Config local Voice assistant (INTENT)

  1. Config Voice assistant:
    Settings > Voice assistants > Home Assistant > Select: STT, TTS and WAKE

Config Stream Assist

  1. Add Stream Assist Integration
    Settings > Integrations > Add Integration > Stream Assist
  2. Config Stream Assist Integration
    Settings > Integrations > Stream Assist > Configure

You can select or camera entity_id as audio (MIC) source or stream URL.

You can select Voice Assistant Pipeline for recognition process: WAKE => STT => NLP => TTS. By default componen will use default pipeline. You can create several Pipelines with different settings. And several Stream Assist components with different settings.

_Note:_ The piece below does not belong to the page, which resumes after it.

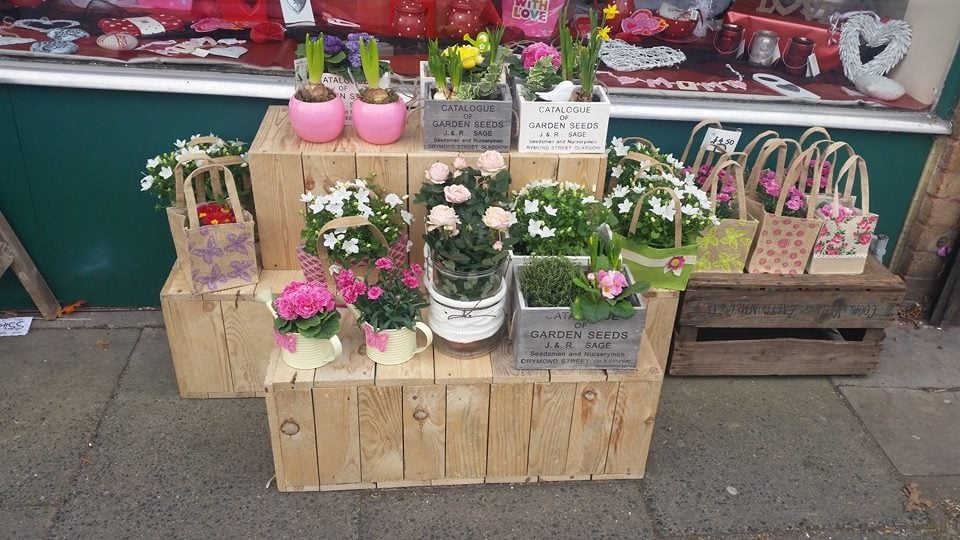 BRAMBLE HEDGE FLORIST 144 Beacon Road, Birmingham, West Midlands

You can select one or multiple Media players (SND) to output audio response. If your camera support two way audio you can use WebRTC Camera custom integration to add it as Media player.

You can set STT start media for play "beep" after WAKE detection (ex: media-source://media_source/local/beep.mp3).

Using

Component has MIC switch and multiple sensors - WAKE, STT, INTENT, TTS. There may be fewer sensors, depending on the Pipeline settings.

The sensor attributes contain a lot of useful information about the results of each step of the assistant.

You can also view the pipelines running history in the Home Assistant interface:

  • Settings > Voice assistants > Pipeline > 3 dots > Debug

Service

You can run pipeline as a service. Almost all settings optional. But allow you to achieve customisations that are not possible in Hass by default.

service: stream_assist.run
data:
  stream_source: rtsp://...
  camera_entity_id: camera.xxx
  player_entity_id: media_player.xxx
  stt_start_media: media-source://media_source/local/beep.mp3
  pipeline_id: abcdefg...
  assist:
    start_stage: wake_word  # wake_word, stt, intent, tts
    end_stage: tts
    pipeline:
      conversation_language: en
      conversation_engine: homeassistant
      language: en
      name: Home Assistant
      stt_engine: stt.faster_whisper
      stt_language: en
      tts_engine: tts.google_en_com
      tts_language: en
      tts_voice: None
      wake_word_entity: wake_word.openwakeword
      wake_word_id: None
    wake_word_settings: { timeout: 5 }
    audio_settings:
      noise_suppression_level: None
      auto_gain_dbfs: None
      volume_multiplier: None
    conversation_id: None
    device_id: None
    intent_input: None
    tts_audio_output: None  # None, wav, mp3
    tts_input: None
  stream:
    file: ...
    options: {}

Tips

  1. Recommended settings for Whisper:

    • Model: small-int8 or medium-int8
    • Beam size: 5
  2. You can add remote Whisper/Piper installation from another server:

    • First server: Settings > Add-ons > Whisper/Piper > Configuration > Network > Select port
    • Second server: Settings > Integrations > Add integration > Wyoming Protocol > Select: first server IP, add-on port
  3. You can use Google Translate integration instead of Piper, which support many languages for TTS.

  4. If your environment does not allow you to install add-ons, you can install Faster Whisper custom integration for local STT.